Mafia: colpo a clan trapanesi, arrestato re dell’eolico

Matteo Messina Denaro in un'immagine d'archivio. LANNINO - NACCARI /ANSA

TRAPANI. – Si racconta in Cosa nostra che mettere le mani sulle proprietà dei potenti esattori mafiosi di Salemi, Nino e Ignazio Salvo, per il boss Matteo Messina Denaro sia stata una grande soddisfazione. E che parte del guadagno ricavato dalla vendita di ettari di terra, un tempo appartenuti ai ricchissimi cugini, sia stata messa in una borsa e consegnata al padrino di Castelvetrano perché potesse usarla per le spese della latitanza.

L’ultimo capitolo della storia della primula rossa di Cosa nostra l’hanno scritta i magistrati della Dda di Palermo che oggi hanno arrestato 12 tra capimafia e favoreggiatori dei clan trapanesi di Salemi e Vita. L’indagine, condotta dai carabinieri de dagli uomini della Dia, nasce dalla vendita all’asta di un grosso appezzamento di terreno ereditato dal nipote di Ignazio Salvo, Antonio, sorvegliato speciale dopo una assoluzione dal reato di associazione mafiosa.

Ad acquistare i fondi per poco più di 130mila euro sono Roberto e Vito Nicastri, imprenditori di Salemi come i Salvo. Vito in realtà resta sullo sfondo: noto come “il re dei venti” per l’immensa fortuna fatta con gli impianti eolici, ha pagato i suoi legami con la mafia col sequestro di buona parte del patrimonio. E nelle carte ufficiali non può risultare.

I Nicastri dopo un po’ vendono gli appezzamenti a una società, la Vieffe di un altro mafioso, Ciro Ficarotta, uomo d’onore di San Giuseppe Jato.

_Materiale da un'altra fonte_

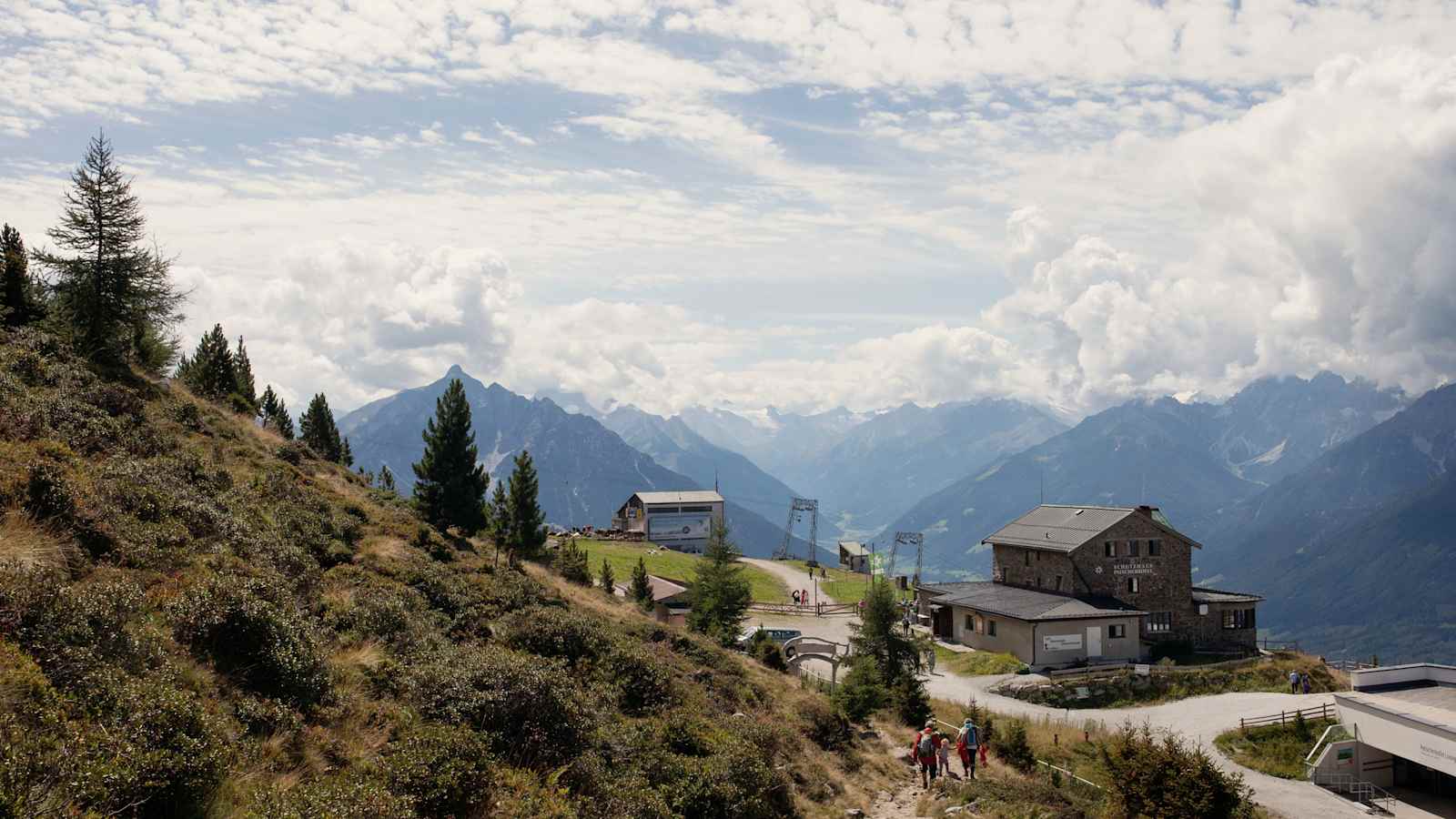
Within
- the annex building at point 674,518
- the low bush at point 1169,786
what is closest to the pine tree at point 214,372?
the low bush at point 1169,786

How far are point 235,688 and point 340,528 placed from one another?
16.0 meters

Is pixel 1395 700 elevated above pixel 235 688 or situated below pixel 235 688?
below

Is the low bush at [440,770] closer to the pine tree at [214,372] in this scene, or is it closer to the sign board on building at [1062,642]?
the pine tree at [214,372]

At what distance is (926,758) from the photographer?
24.2 meters

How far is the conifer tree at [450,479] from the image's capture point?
144 feet

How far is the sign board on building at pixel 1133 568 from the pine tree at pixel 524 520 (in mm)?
41775

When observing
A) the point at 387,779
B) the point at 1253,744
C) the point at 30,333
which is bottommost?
the point at 1253,744

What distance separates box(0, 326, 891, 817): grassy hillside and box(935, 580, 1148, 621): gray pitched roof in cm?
3315

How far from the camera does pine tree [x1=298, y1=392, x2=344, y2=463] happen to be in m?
68.1

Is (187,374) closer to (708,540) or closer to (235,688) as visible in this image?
(708,540)

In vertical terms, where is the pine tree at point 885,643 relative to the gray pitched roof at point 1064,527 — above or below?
below

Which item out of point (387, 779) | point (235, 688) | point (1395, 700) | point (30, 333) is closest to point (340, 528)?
point (30, 333)

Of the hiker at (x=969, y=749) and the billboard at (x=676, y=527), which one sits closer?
the hiker at (x=969, y=749)

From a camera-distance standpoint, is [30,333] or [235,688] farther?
[30,333]
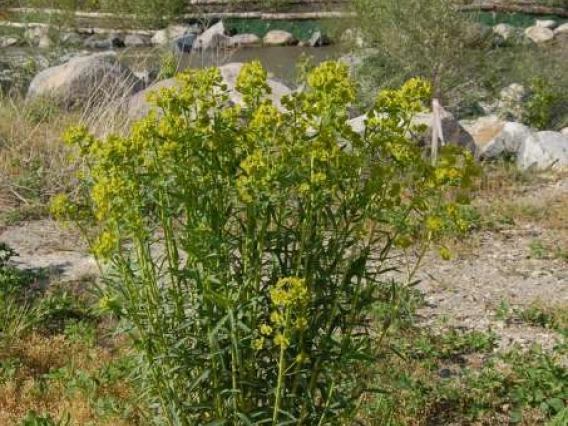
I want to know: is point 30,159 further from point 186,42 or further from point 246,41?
point 246,41

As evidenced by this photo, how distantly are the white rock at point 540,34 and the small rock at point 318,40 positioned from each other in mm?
4623

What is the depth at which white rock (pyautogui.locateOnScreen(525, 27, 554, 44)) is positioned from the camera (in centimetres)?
1931

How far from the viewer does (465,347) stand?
4312 millimetres

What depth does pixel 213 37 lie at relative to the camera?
20.2 metres

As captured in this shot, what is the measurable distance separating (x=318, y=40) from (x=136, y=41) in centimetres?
461

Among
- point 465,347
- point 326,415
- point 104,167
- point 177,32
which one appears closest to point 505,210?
point 465,347

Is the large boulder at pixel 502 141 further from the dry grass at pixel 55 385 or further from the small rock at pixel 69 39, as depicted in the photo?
the small rock at pixel 69 39

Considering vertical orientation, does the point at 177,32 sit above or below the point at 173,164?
below

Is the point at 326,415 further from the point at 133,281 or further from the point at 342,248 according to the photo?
the point at 133,281

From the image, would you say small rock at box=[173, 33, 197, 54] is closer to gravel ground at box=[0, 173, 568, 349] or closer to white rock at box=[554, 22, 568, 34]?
white rock at box=[554, 22, 568, 34]

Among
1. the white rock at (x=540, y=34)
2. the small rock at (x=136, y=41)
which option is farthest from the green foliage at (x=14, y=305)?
the small rock at (x=136, y=41)

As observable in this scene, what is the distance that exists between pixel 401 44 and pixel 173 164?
31.8ft

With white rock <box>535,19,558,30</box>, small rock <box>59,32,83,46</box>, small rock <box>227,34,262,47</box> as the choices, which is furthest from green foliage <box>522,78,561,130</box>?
small rock <box>227,34,262,47</box>

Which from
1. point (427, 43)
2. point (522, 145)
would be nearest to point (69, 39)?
point (427, 43)
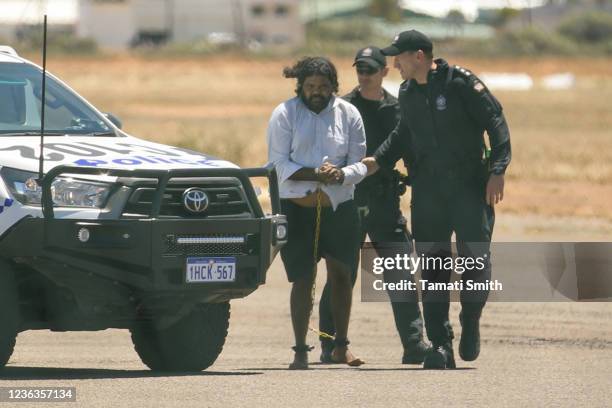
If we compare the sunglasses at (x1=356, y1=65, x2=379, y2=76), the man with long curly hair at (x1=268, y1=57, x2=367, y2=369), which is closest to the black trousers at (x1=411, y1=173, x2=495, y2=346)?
the man with long curly hair at (x1=268, y1=57, x2=367, y2=369)

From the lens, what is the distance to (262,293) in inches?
626

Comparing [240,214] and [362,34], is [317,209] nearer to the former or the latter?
[240,214]

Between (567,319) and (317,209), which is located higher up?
(317,209)

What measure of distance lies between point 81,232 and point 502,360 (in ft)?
10.5

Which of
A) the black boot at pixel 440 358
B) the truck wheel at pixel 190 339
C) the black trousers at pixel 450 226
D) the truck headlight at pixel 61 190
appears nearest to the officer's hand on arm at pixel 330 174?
the black trousers at pixel 450 226

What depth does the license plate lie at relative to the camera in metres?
9.77

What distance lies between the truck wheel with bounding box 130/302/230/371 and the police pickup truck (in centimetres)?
11

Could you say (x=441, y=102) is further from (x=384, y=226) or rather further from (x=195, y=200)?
(x=195, y=200)

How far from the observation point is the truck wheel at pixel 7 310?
9.62m

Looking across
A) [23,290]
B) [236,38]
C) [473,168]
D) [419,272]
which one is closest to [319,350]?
[419,272]

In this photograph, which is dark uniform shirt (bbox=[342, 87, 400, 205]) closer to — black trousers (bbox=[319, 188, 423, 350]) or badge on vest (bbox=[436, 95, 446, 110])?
black trousers (bbox=[319, 188, 423, 350])

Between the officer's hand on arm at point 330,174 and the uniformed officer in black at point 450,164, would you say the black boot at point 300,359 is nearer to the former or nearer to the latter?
the uniformed officer in black at point 450,164

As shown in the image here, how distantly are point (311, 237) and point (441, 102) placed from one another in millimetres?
1180

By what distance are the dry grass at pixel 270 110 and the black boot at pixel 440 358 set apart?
47.0 ft
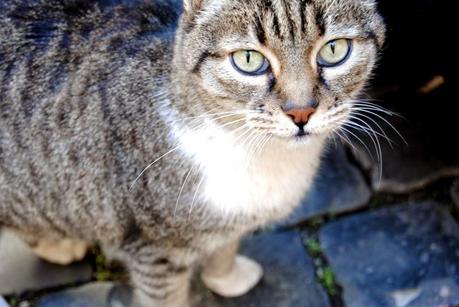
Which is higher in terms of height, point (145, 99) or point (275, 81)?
point (275, 81)

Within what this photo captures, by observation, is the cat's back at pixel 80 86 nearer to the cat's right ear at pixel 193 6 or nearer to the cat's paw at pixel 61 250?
the cat's right ear at pixel 193 6

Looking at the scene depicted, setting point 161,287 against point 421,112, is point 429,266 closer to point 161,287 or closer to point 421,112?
point 421,112

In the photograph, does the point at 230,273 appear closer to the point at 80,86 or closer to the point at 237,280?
the point at 237,280

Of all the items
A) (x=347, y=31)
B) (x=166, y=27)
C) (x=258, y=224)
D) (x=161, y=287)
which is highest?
(x=347, y=31)

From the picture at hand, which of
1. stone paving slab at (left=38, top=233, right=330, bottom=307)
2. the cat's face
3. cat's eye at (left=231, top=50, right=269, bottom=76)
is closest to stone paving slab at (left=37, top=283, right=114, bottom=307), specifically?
stone paving slab at (left=38, top=233, right=330, bottom=307)

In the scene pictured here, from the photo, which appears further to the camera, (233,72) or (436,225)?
(436,225)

Il prezzo nel frattempo è lievitato raggiungendo i 500mila euro. Parte dei quali, racconta il pentito Lorenzo Cimarosa, sarebbe stata consegnata, in una borsa, dopo una serie di passaggi, proprio a Messina Denaro.

“Mi ha detto che praticamente erano i soldi dell’impianto di… di quello degli impianti eolici di Alcamo, e che c’erano stati problemi perché aveva tutte cose sequestrate e i soldi tutti insieme non glieli poteva dare, perciò glieli avrebbe dati in tante tranches”, racconta il collaboratore di giustizia che nel frattempo è morto. I terreni si rivelano un affare anche per chi compra.

Ficarotta riesce a intascare centinaia di migliaia di euro di fondi che l’Ue dà per le coltivazioni a vigneti. In realtà i vecchi proprietari, i familiari dei Salvo, si erano tenuti i diritti di vigneto e avevano chiesto l’autorizzazione all’espianto, cosa che avrebbe deprezzato di molto il valore del fondo. Ma Cosa nostra, con l’intervento del boss Michele Gucciardi, li convince, con i metodi che sa, a desistere. E i nuovi proprietari possono così ottenere i soldi europei.

Insomma dall’affare che dimostrerebbe, per gli inquirenti, le infiltrazioni mafiose nelle aste immobiliari, guadagnano tutti. L’inchiesta conferma, poi, la capacità dei clan di fiutare gli affari. Emerge dagli atti che uno degli arrestati, Girolamo Scandariato, già condannato per mafia, aveva puntato sul business delle biomasse e cercava terreni per piantare gli alberi di Paulownia.

I carabinieri lo filmano mentre incontra l’ex senatore di Forza Italia Antonio D’Alì per contrattare l’affitto di terreni del fratello su cui piantare la Paulownia. Gli incontri con l’ex politico, che non è indagato, ma è sotto processo per concorso in associazione mafiosa per una precedente inchiesta, si svolgevano nel baglio dei fratelli Gucciardi, anche loro finiti in manette oggi. Frequentazioni imbarazzanti per D’Alì che la Procura utilizzerà nel procedimento di prevenzione, pendente in tribunale, in cui si deciderà se imporre all’ex senatore la sorveglianza speciale chiesta dalla Procura un anno fa.